L’attractivité retrouvée du PEL

Ils sont détenus par près d’un ménage sur trois, mais leur stabilité masque toutefois des évolutions contrastées selon les produits qui la composent. Après un repli de 3 points entre 2004 et 2010, la détention de Comptes épargne-logement (CEL) stagne alors que celle de Plans épargne-logement (PEL) repart à la hausse (+ 3 points entre 2010 et 2015, après – 11 points) avec, début 2015, un ménage sur quatre titulaire d’un PEL. Au total, parmi les ménages possédant de l’épargne-logement début 2015, un peu plus de la moitié ne détient qu’un PEL, un cinquième uniquement un CEL et un quart dispose des deux produits.

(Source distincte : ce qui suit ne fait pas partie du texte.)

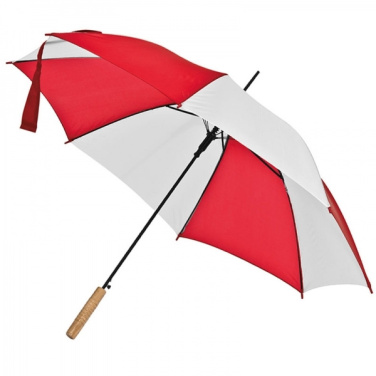 Logo trade promotional product photo of: Automatic walking-stick umbrella AIX-EN-PROVENCE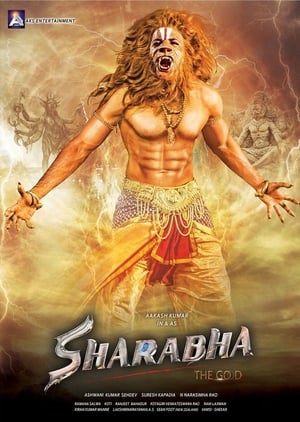 Sharabha poster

Ces évolutions sont sans doute principalement dues aux variations des taux de rendement entre produits d’épargne. De fait, les changements législatifs autour du PEL intervenus au cours des années 2000 (obtention de la prime d’État sous condition, fiscalisation des intérêts des PEL de plus de 12 ans) ont rendu ce placement plus contraignant et ont induit une baisse de détention entre 2004 et 2010. Par la suite, la rémunération (non fiscalisée, fixée à 2,5 % entre août 2003 et janvier 2015, prime d’État non comprise) est devenue plus attractive sur le long terme que celle du livret A, ce qui a relancé l’intérêt du PEL comme placement d’épargne, alors que sa vocation initiale était de faciliter l’achat d’un bien immobilier par le biais de prêt à taux négocié.
À l’inverse, la rémunération du CEL, fixée à 0,75 % depuis août 2013 et inférieure à celle du livret A, incite à transférer les actifs vers d’autres supports plus rémunérateurs.

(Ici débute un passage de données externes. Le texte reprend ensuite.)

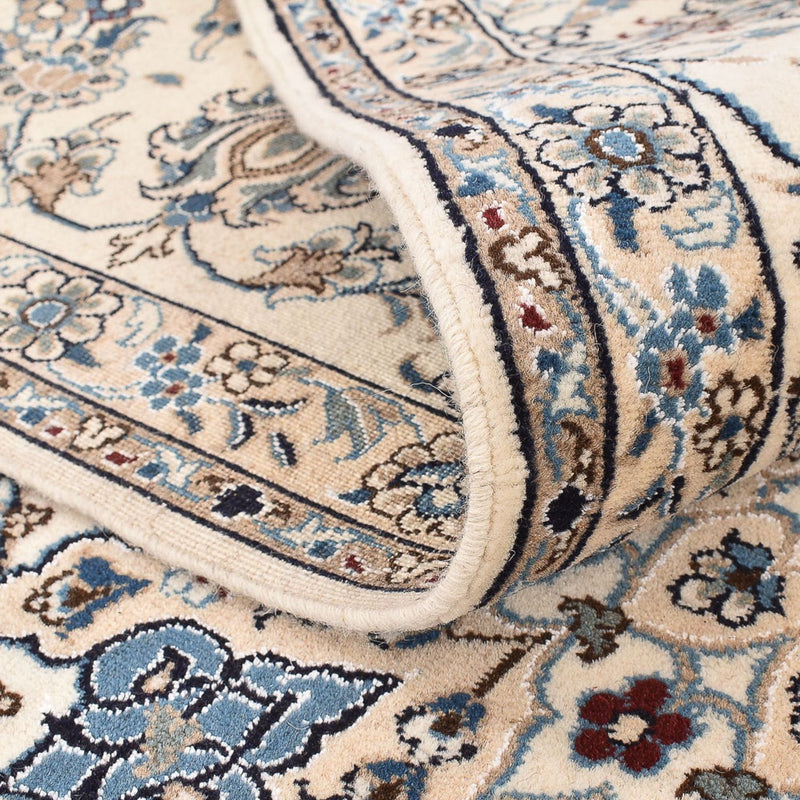 Perserteppich - Nain - 343 x 244 cm - hellbeige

Début 2015, l’épargne-logement est toujours détenue majoritairement par des ménages en couple : en moyenne, 38 % d’entre eux en possèdent. Parmi les couples sans enfant, ce sont les moins de 30 ans suivis des trentenaires (respectivement 50 % et 44 % d’entre eux) qui privilégient ces produits, comme apport pour un premier achat immobilier. Parmi les couples avec enfants, ce sont les 40–59 ans qui l’adoptent surtout, peut-être en prévision de travaux ou d’un changement de résidence principale dont ils sont majoritairement propriétaires. La forte détention de PEL parmi les ménages de cadres et de professions libérales (détenteurs respectivement de 53 % et 59 % d’épargne-logement) illustre l’attractivité de ce produit. Par ailleurs, une fois à la retraite, seules ces catégories continuent à en détenir de manière importante (38 %, contre 24 % en moyenne, début 2015).